Does anyone know what the back pressure response looks like. I’ve seen ‘io.grpc.StatusRuntimeException: RESOURCE_EXHAUSTED’ a lot. But most of time it is to do with oversized gRPC message.
Recently I saw something like this in the log however it is logged as INFO.
03:52:41.167 INFO c.d.p.a.s.ApiSubmissionService - Submission has failed due to backpressure
Is there any sample code on how to capture the back pressure response? There are some clients asking about this for quite a while. Also is there a way to trigger back pressure error on sandbox? That will help us a lot if we can simulate it.
Sandbox provides you with the 3 options (in the 1.3.0 RC, 1.2.0 only has 2 iirc) to configure the limits that determine when you get a backpressure response:
--max-commands-in-flight <value>
Maximum number of submitted commands waiting for completion for each party (only applied when using the CommandService). Overflowing this threshold will cause back-pressure, signaled by a RESOURCE_EXHAUSTED error code. Default is 256.
--max-parallel-submissions <value>
Maximum number of successfully interpreted commands waiting to be sequenced (applied only when running sandbox-classic). The threshold is shared across all parties. Overflowing it will cause back-pressure, signaled by a RESOURCE_EXHAUSTED error code. Default is 512.
--input-buffer-size <value>
The maximum number of commands waiting to be submitted for each party. Overflowing this threshold will cause back-pressure, signaled by a RESOURCE_EXHAUSTED error code. Default is 512.
If you lower them it should be much easier to get a backpressure response for sandbox.
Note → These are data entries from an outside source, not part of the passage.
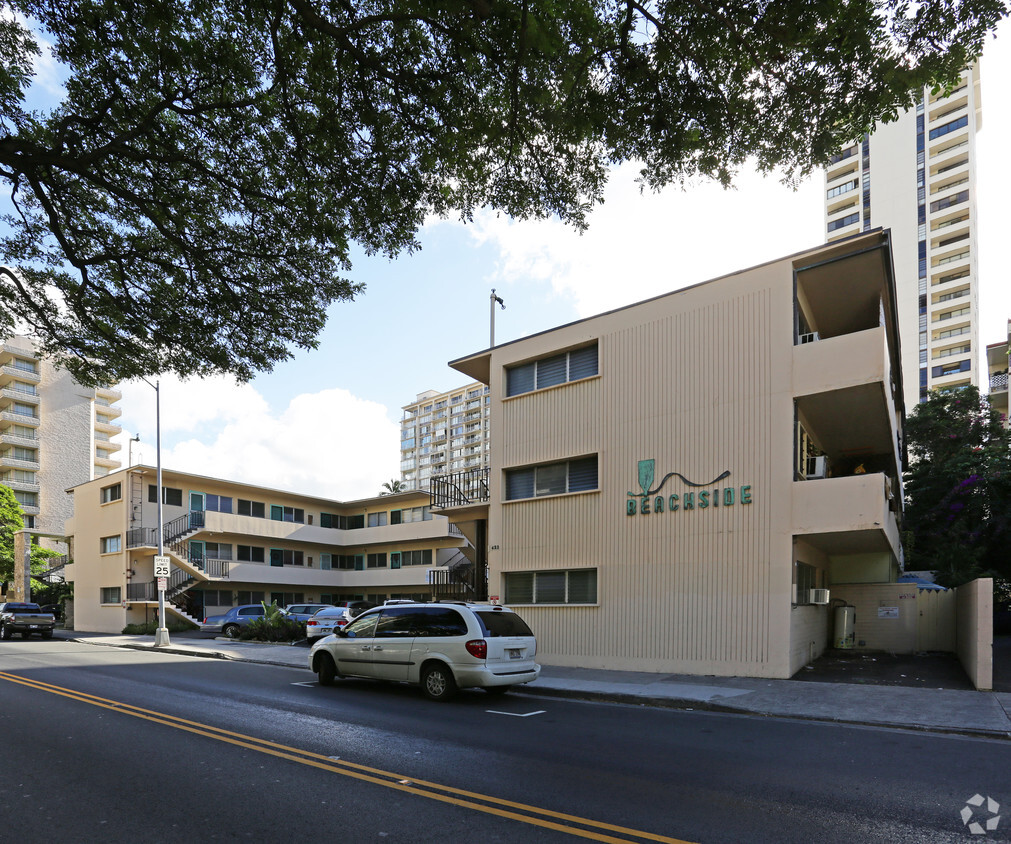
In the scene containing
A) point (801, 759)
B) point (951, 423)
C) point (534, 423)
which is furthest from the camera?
point (951, 423)

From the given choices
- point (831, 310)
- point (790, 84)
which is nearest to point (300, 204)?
point (790, 84)

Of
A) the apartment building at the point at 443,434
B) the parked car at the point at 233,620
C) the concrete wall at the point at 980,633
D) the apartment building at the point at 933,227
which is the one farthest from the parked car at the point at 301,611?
the apartment building at the point at 443,434

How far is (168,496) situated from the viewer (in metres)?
38.4

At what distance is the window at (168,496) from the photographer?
3794 cm

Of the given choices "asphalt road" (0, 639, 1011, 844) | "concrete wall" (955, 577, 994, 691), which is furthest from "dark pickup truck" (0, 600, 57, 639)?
"concrete wall" (955, 577, 994, 691)

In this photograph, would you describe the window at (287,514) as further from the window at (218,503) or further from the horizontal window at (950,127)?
the horizontal window at (950,127)

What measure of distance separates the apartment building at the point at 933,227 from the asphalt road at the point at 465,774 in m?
71.8

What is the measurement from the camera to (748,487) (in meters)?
15.1

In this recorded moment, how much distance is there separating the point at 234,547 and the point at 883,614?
33247 mm

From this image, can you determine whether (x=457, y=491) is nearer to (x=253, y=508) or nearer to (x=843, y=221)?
(x=253, y=508)

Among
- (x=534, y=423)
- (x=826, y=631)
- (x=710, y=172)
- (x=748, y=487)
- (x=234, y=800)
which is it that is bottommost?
(x=826, y=631)

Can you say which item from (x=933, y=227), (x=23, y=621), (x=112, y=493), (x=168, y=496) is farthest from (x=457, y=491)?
(x=933, y=227)

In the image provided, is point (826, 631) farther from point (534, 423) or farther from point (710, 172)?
point (710, 172)

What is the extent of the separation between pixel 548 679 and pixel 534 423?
7063mm
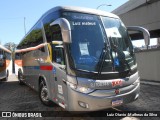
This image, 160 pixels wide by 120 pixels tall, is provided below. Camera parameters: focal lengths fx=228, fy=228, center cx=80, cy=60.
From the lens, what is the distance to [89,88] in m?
5.50

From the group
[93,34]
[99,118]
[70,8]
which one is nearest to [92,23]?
[93,34]

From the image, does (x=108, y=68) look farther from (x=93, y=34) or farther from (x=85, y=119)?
(x=85, y=119)

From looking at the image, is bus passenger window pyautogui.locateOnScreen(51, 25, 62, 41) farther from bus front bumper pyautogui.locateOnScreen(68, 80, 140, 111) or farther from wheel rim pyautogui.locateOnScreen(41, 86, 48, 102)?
wheel rim pyautogui.locateOnScreen(41, 86, 48, 102)

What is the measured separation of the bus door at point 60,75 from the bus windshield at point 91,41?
1.54ft

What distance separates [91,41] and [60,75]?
1.23 m

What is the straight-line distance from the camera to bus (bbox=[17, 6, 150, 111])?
5.52 m

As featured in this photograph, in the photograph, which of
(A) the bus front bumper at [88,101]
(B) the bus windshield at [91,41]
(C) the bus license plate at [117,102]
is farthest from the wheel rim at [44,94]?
(C) the bus license plate at [117,102]

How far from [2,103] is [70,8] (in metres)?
4.80

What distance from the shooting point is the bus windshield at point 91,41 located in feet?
18.6

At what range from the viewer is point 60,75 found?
20.0 ft

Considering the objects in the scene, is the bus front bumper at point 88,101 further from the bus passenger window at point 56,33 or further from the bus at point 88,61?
the bus passenger window at point 56,33

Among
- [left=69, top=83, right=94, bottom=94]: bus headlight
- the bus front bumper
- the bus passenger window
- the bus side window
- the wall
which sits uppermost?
the bus passenger window

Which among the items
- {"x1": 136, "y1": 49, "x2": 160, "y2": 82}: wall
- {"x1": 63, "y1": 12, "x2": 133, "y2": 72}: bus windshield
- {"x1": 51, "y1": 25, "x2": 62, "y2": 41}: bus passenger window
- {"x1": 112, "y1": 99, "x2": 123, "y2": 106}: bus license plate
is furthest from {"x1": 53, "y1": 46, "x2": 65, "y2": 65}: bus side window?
{"x1": 136, "y1": 49, "x2": 160, "y2": 82}: wall

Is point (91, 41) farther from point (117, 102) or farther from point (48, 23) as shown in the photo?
point (48, 23)
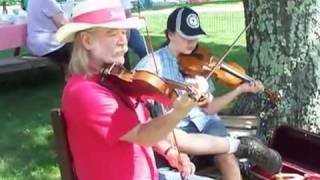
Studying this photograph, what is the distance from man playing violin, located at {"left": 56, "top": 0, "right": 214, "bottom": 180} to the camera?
2238 millimetres

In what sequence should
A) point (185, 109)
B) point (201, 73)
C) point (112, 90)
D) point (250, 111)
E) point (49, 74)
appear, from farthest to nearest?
point (49, 74) → point (250, 111) → point (201, 73) → point (112, 90) → point (185, 109)

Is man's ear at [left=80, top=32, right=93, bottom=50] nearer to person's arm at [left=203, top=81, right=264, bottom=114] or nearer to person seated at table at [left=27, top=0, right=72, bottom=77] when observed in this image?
person's arm at [left=203, top=81, right=264, bottom=114]

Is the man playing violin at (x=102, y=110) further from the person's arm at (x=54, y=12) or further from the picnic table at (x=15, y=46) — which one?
the picnic table at (x=15, y=46)

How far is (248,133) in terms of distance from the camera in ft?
13.3

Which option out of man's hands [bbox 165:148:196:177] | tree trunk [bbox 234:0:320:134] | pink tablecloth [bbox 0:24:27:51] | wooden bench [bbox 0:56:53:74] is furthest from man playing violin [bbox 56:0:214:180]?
wooden bench [bbox 0:56:53:74]

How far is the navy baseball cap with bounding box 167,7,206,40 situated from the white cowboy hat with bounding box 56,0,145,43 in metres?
1.13

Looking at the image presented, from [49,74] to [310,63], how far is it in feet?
13.7

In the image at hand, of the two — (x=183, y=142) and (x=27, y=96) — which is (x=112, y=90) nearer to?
(x=183, y=142)

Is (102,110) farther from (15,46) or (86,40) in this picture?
(15,46)

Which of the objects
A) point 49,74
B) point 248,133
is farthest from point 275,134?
point 49,74

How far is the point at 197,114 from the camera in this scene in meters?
3.53

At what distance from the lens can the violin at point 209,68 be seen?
3578 millimetres

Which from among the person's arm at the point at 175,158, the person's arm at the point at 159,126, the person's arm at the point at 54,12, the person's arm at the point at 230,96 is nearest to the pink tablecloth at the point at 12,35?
the person's arm at the point at 54,12

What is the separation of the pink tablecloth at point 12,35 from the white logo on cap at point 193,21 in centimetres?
317
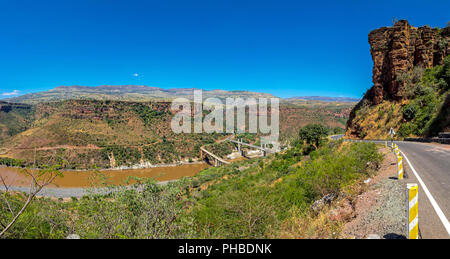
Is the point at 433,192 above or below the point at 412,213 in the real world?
below

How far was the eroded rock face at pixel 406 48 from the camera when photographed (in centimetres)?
2822

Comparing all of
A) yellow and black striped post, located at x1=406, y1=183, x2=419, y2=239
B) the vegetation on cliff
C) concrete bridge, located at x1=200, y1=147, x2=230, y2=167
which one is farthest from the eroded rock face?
the vegetation on cliff

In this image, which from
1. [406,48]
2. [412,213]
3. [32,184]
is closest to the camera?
[32,184]

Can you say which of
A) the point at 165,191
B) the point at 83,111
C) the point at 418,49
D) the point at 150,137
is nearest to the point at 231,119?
the point at 150,137

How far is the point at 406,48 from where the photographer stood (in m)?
28.5

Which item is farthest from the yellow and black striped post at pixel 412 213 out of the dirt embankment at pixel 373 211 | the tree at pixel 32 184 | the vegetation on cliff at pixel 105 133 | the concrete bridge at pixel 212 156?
the concrete bridge at pixel 212 156

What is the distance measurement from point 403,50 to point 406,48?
1093 millimetres

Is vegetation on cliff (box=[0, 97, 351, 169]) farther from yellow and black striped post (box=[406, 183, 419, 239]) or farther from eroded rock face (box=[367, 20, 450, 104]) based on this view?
yellow and black striped post (box=[406, 183, 419, 239])

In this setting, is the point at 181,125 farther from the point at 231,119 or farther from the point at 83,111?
the point at 83,111

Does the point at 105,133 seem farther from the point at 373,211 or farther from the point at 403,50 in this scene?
the point at 373,211

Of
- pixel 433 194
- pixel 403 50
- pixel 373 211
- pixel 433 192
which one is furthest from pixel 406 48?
pixel 373 211

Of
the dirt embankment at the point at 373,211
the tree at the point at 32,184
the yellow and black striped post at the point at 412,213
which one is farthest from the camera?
the dirt embankment at the point at 373,211

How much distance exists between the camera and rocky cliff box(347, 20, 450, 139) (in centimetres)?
2822

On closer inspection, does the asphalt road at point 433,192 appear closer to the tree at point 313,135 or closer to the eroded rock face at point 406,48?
the tree at point 313,135
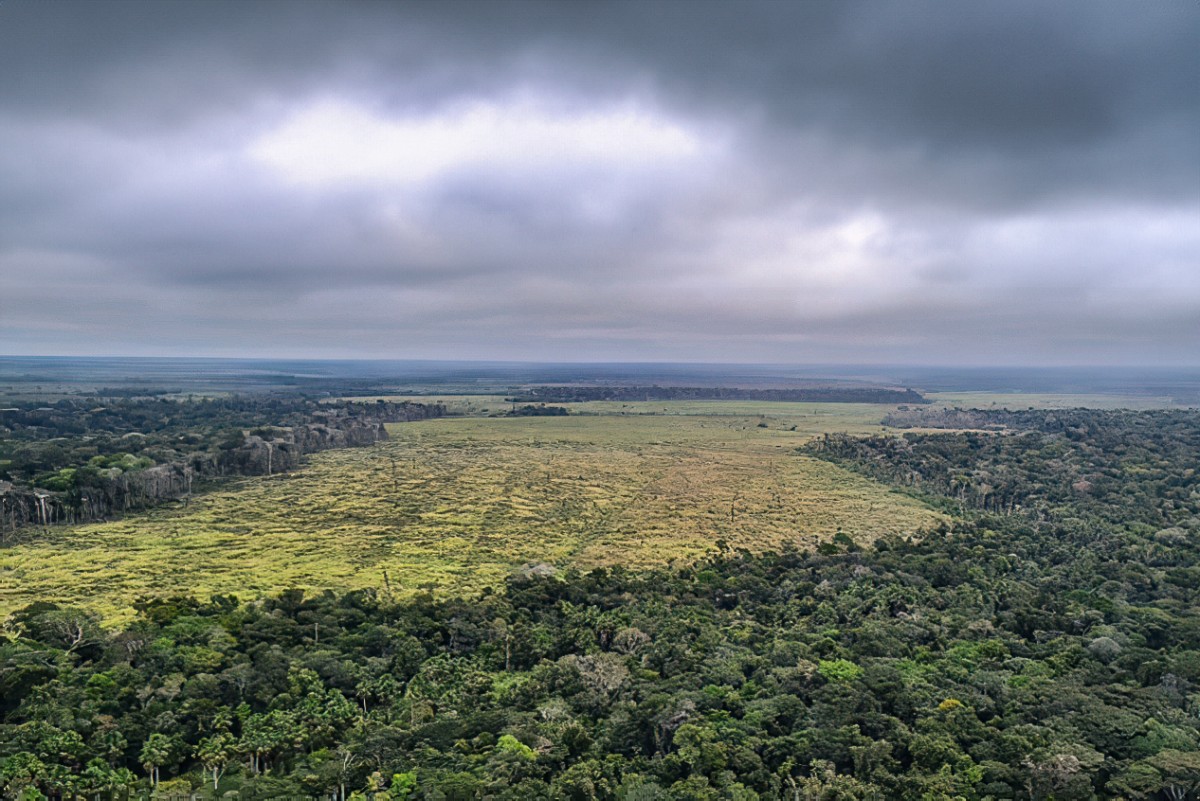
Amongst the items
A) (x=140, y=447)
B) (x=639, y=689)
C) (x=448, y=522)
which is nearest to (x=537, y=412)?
(x=140, y=447)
As for capturing the response, ideally you would just match on RESOURCE_EXHAUSTED but unfortunately that includes non-backpressure responses as well. That behavior comes from the underlying gRPC library so unfortunately we cannot change this. Maybe someone else has a good idea here for only matching on backpressure responses.
You’re right. There’s currently no good solution for this.
We might consider signaling backpressure by using the UNAVAILABLE status code. Both descriptions for UNAVAILABLE and RESOURCE_EXHAUSTED could fit a backpressure scenario:
/**
* Some resource has been exhausted, perhaps a per-user quota, or
* perhaps the entire file system is out of space.
*/
RESOURCE_EXHAUSTED(8),
/**
* The service is currently unavailable. This is a most likely a
* transient condition and may be corrected by retrying with
* a backoff. Note that it is not always safe to retry
* non-idempotent operations.
*
* <p>See litmus test above for deciding between FAILED_PRECONDITION,
* ABORTED, and UNAVAILABLE.
*/
UNAVAILABLE(14),
As UNAVAILABLE is already a transient error and also requires some form of short-circuit/backoff, it would be better to conflate back-pressure with this condition than with permanent errors such as oversized gRPC message.
This is an ongoing issue with our project and I believe this switch would resolve some of our issues with back-pressure.